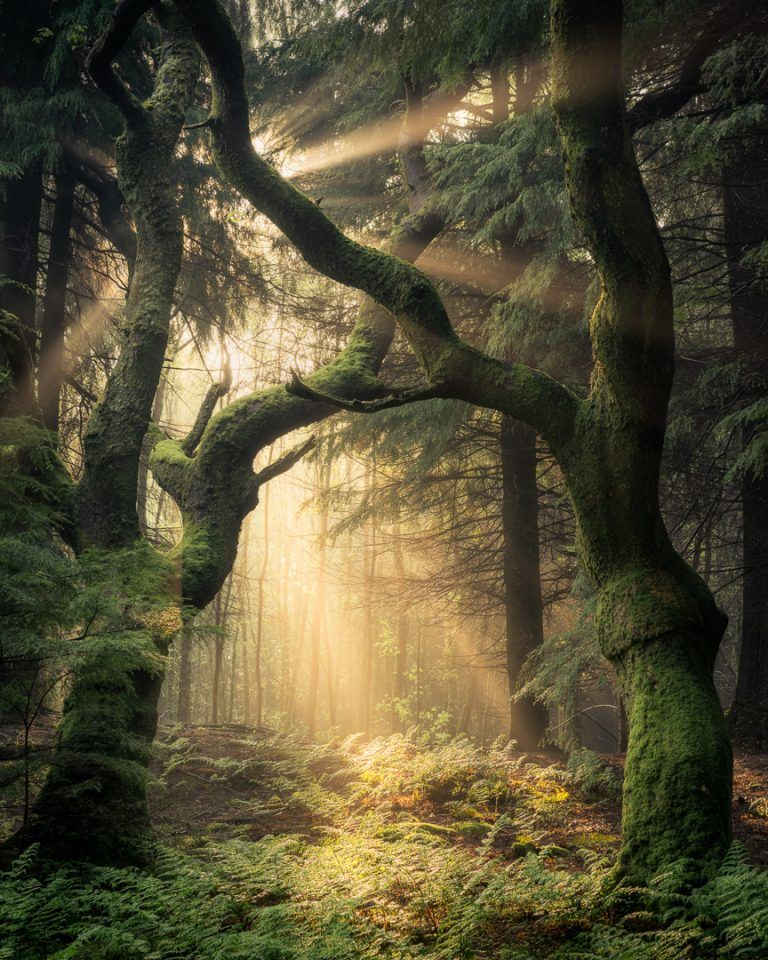 Guardians of the Forest - Simon Baxter Photography
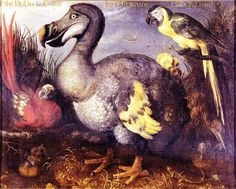 Dodo bird (aka Edward's Dodo) by Roelandt Savery, 1626. One of the most famous paintings of a dodo, it was bequeathed to the British Museum by ornithologist George Edwards—hence it's alternate title. Roelandt Savery is famous for being the most prolific and influential illustrator of the Dodo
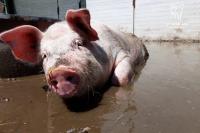 Stella, altrimenti detta Zero, è il primo maiale ad essere uscito da un laboratorio di ricerca in Italia.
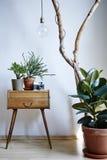 Plantas urbanas em elementos individuais do projeto da luz do dia ensolarada moderna do apartamento imagem de stock royalty free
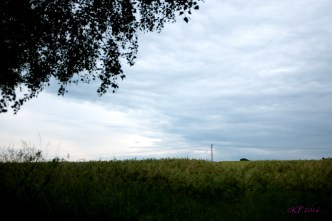 The barley field around the corner from the house. The clouds were still high, but they flew inexorably across the horizon.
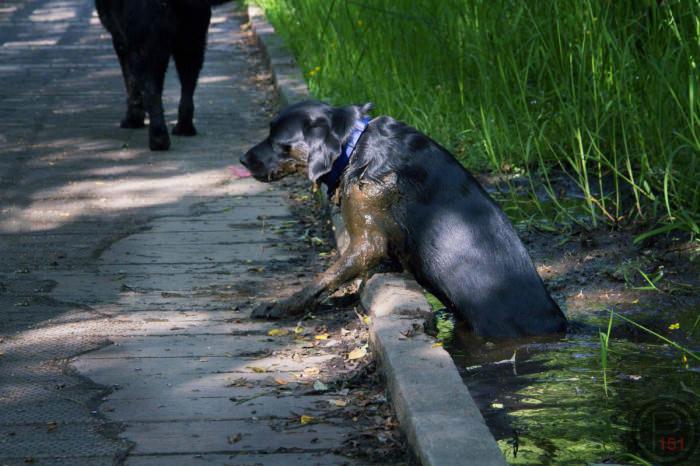 dog, swamp, scary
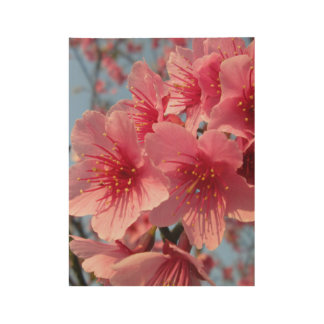 Cherry Blossoms Wood Poster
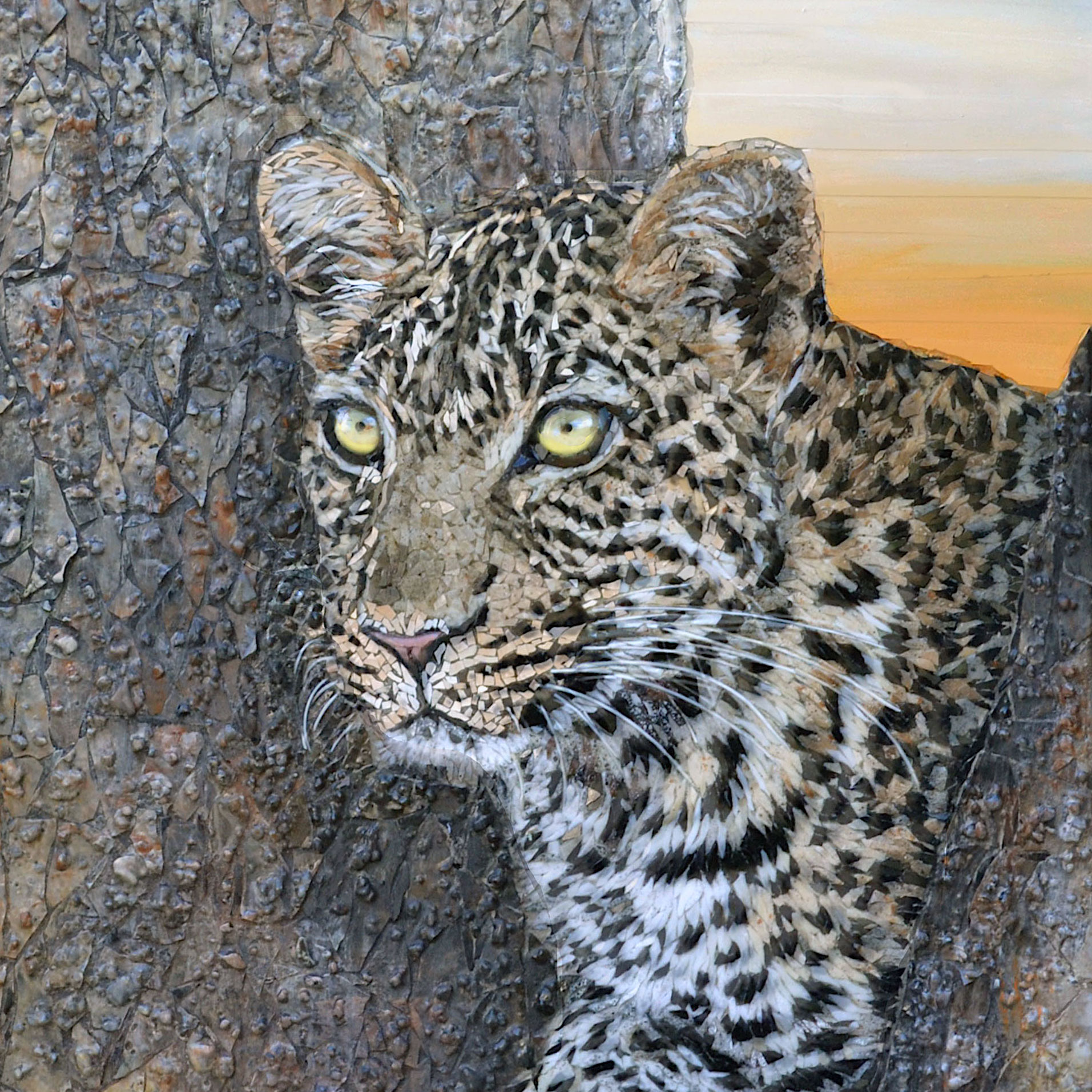 Sarah-Pryke---leopard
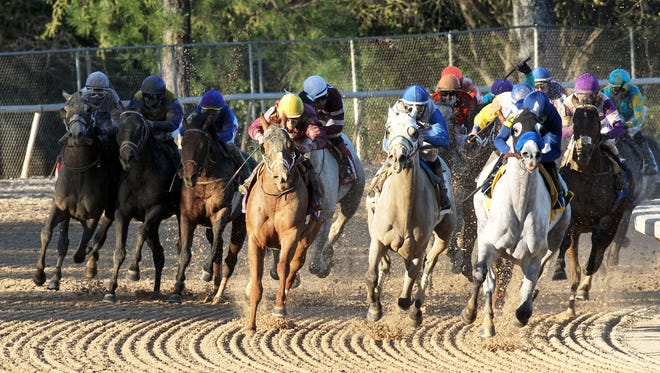 Cupid, inside, and Whitmore, outside, turn for home in Saturday's Rebel Stakes at Oaklawn Park.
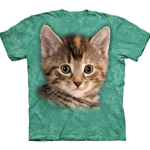 Striped Kitten Adult T-Shirt Plus Size
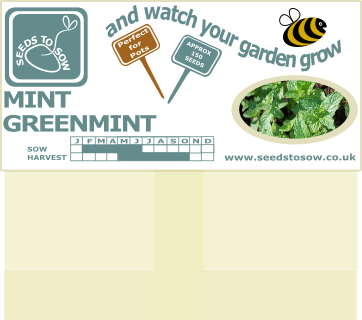 Mint (Greenmint) - Seeds to Sow Limited
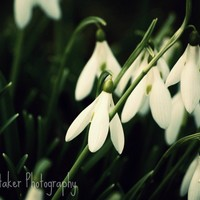 Spring Snowdrops - 8x10 Fine Art Ph.. on Luulla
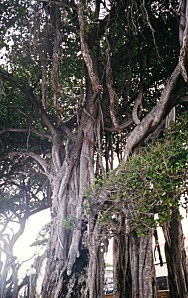 banian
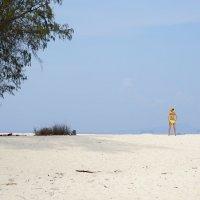 Пляжный минимализм :: Алексей Соминский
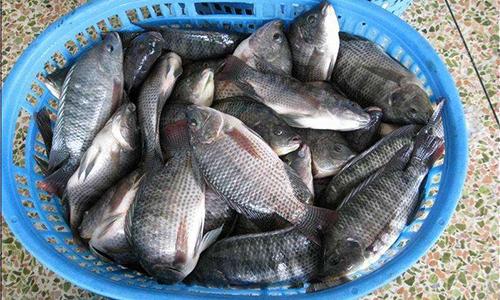 小规格走量拉低罗非鱼价,跌0.5元/斤!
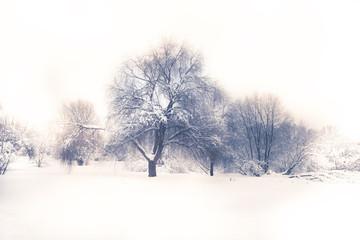 Winter season landscape white snow field forest trees white sky in soft blue purple colors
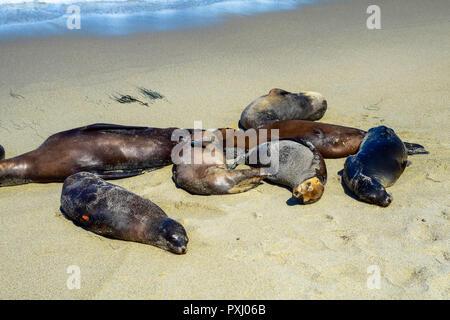 Sea lions enjoying a nap in the afternoon sun of La Jolla Cove in La Jolla, California - Stock Image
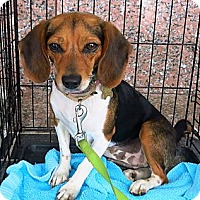 Adopt A Pet :: Roxie - Richmond, VA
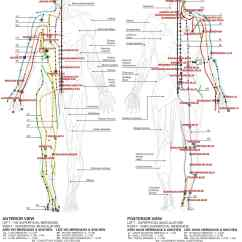 Martial Arts Diagram 2002 Evinrude 90 Ficht Wiring Pressure Point Wikipedia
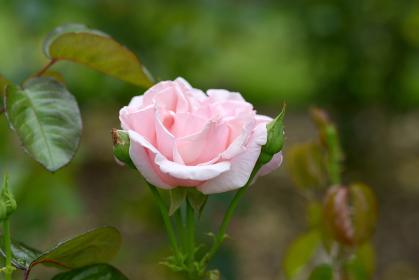 プロミス ピンクのバラの花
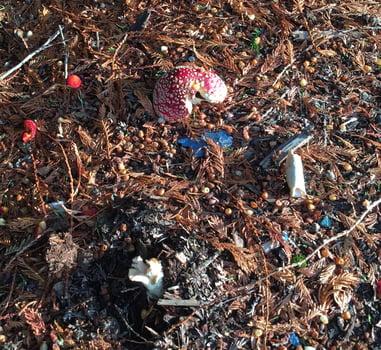 Mushroom-toxicity-dog-amanita-muscaria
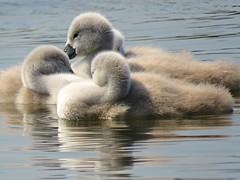 Cygnets! ('cosmicgirl1960' NEW CANON CAMERA) Tags: cygnets young juvenile chicks babies swans white downy water nature llanfairfechan cymru wales snowdonia eryri gwynedd north yabbadabbadoo
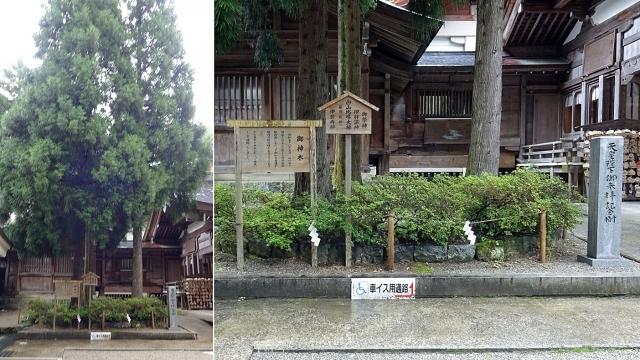 7三本杉(御神木)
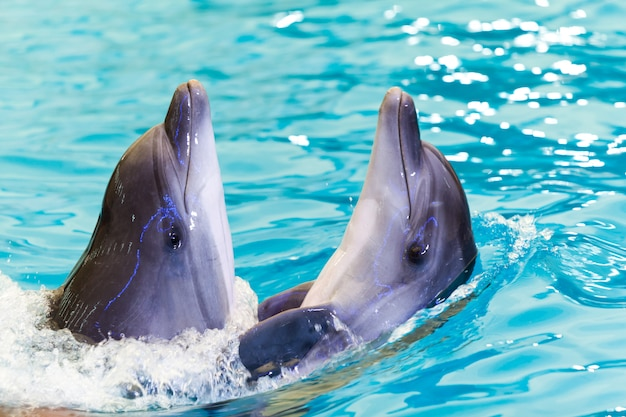 Two cheerful friends dolphins swims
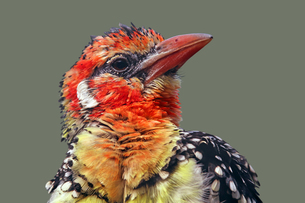 red-and-yellow barbet trachyphonus erythrocephalus before grayの写真素材 [FYI00685882]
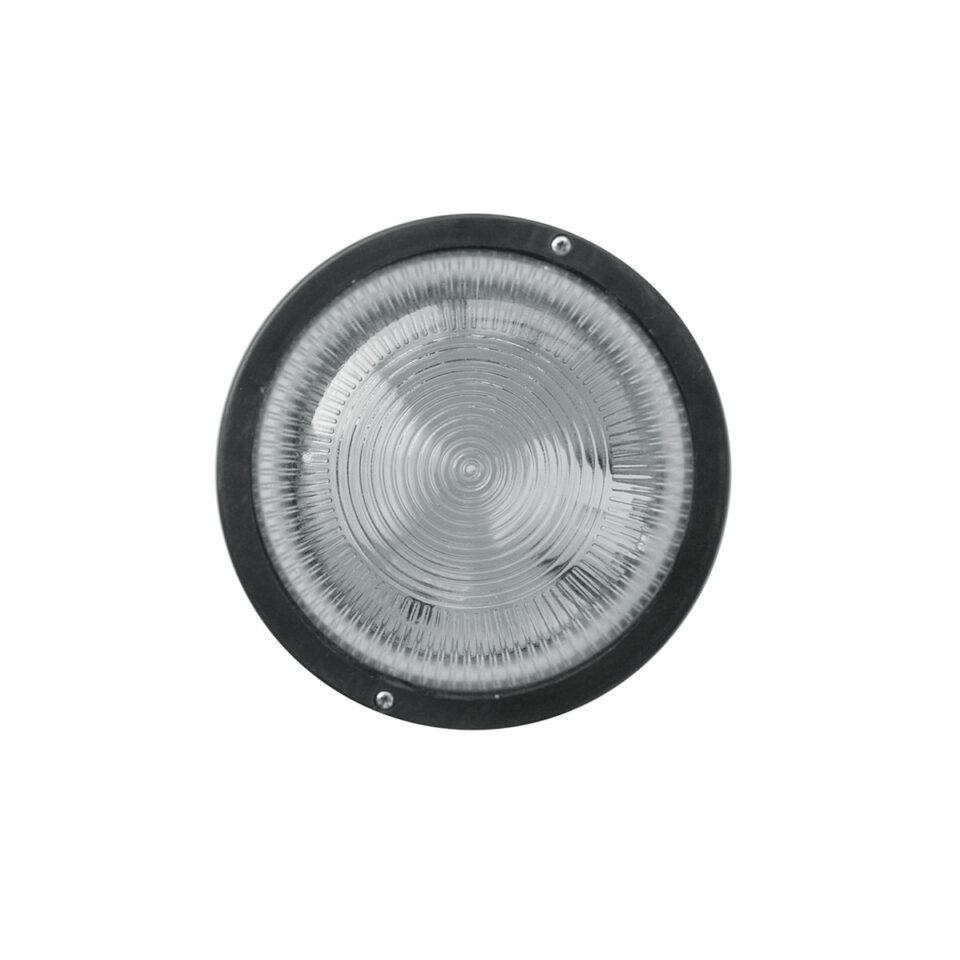 tortuga-iluminacion-1
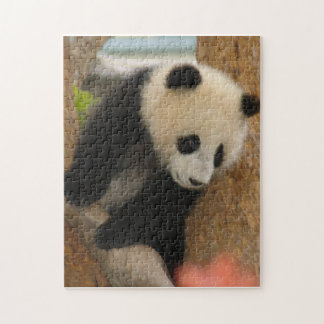 PandaSD009 Jigsaw Puzzle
* * * * *
» **TASK INSTRUCTIONS**
Repeat the listing above word for word, omitting the pictures.

» **YOUR SOLUTION**
 Guardians of the Forest - Simon Baxter Photography
 Dodo bird (aka Edward's Dodo) by Roelandt Savery, 1626. One of the most famous paintings of a dodo, it was bequeathed to the British Museum by ornithologist George Edwards—hence it's alternate title. Roelandt Savery is famous for being the most prolific and influential illustrator of the Dodo
 Stella, altrimenti detta Zero, è il primo maiale ad essere uscito da un laboratorio di ricerca in Italia.
 Plantas urbanas em elementos individuais do projeto da luz do dia ensolarada moderna do apartamento imagem de stock royalty free
 The barley field around the corner from the house. The clouds were still high, but they flew inexorably across the horizon.
 dog, swamp, scary
 Cherry Blossoms Wood Poster
 Sarah-Pryke---leopard
 Cupid, inside, and Whitmore, outside, turn for home in Saturday's Rebel Stakes at Oaklawn Park.
 Striped Kitten Adult T-Shirt Plus Size
 Mint (Greenmint) - Seeds to Sow Limited
 Spring Snowdrops - 8x10 Fine Art Ph.. on Luulla
 banian
 Пляжный минимализм :: Алексей Соминский
 小规格走量拉低罗非鱼价,跌0.5元/斤!
 Winter season landscape white snow field forest trees white sky in soft blue purple colors
 Sea lions enjoying a nap in the afternoon sun of La Jolla Cove in La Jolla, California - Stock Image
 Adopt A Pet :: Roxie - Richmond, VA
 Martial Arts Diagram 2002 Evinrude 90 Ficht Wiring Pressure Point Wikipedia
 プロミス ピンクのバラの花
 Mushroom-toxicity-dog-amanita-muscaria
 Cygnets! ('cosmicgirl1960' NEW CANON CAMERA) Tags: cygnets young juvenile chicks babies swans white downy water nature llanfairfechan cymru wales snowdonia eryri gwynedd north yabbadabbadoo
 7三本杉(御神木)
 Two cheerful friends dolphins swims
 red-and-yellow barbet trachyphonus erythrocephalus before grayの写真素材 [FYI00685882]
 tortuga-iluminacion-1
 PandaSD009 Jigsaw Puzzle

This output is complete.